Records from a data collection
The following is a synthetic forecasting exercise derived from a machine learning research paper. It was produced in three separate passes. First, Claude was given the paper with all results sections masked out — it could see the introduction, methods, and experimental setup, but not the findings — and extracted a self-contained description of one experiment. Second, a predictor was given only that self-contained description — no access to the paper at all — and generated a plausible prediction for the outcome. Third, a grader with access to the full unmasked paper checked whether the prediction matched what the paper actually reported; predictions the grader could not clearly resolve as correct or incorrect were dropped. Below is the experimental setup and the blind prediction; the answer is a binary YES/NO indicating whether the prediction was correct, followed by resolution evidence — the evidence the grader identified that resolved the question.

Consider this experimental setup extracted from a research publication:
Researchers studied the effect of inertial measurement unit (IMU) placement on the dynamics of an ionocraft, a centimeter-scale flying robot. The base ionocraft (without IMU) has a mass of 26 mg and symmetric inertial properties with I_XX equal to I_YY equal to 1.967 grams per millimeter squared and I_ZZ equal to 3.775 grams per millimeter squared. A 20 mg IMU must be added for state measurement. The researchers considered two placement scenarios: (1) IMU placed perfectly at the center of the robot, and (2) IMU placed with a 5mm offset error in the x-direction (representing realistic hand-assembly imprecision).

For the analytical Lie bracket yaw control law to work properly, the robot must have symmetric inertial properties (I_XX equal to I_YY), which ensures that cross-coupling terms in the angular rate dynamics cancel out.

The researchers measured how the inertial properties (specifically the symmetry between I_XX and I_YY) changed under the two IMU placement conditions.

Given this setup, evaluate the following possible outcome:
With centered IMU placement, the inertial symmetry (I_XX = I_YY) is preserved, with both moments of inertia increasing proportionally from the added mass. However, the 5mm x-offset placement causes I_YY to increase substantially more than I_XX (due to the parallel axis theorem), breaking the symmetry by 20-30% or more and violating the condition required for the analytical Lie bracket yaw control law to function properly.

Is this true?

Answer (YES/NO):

* * *

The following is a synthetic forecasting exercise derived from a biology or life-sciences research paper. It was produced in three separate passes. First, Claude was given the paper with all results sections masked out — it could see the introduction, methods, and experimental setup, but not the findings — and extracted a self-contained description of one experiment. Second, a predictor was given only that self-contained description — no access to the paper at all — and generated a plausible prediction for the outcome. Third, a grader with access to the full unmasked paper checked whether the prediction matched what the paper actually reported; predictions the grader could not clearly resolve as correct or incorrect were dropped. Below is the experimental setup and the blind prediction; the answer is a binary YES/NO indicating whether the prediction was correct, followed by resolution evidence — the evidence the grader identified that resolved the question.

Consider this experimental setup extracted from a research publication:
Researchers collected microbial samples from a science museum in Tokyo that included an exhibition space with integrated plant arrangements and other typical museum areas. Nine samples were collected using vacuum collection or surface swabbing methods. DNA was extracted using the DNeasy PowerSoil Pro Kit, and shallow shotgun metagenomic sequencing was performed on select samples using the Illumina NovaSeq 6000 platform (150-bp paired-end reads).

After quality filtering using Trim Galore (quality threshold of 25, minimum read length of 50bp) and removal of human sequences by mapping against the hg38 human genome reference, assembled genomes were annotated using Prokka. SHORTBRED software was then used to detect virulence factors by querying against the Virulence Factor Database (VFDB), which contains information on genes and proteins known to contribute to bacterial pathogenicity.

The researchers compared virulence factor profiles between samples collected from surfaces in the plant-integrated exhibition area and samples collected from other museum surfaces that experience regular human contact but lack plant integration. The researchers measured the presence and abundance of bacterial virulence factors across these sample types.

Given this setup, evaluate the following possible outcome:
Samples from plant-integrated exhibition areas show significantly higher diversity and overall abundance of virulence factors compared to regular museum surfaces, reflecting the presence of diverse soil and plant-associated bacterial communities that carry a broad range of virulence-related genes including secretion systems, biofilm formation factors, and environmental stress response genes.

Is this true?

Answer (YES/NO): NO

Task statement: Give the number of lines in the records that contain the string "between", and nothing besides.

Exercise answer: 2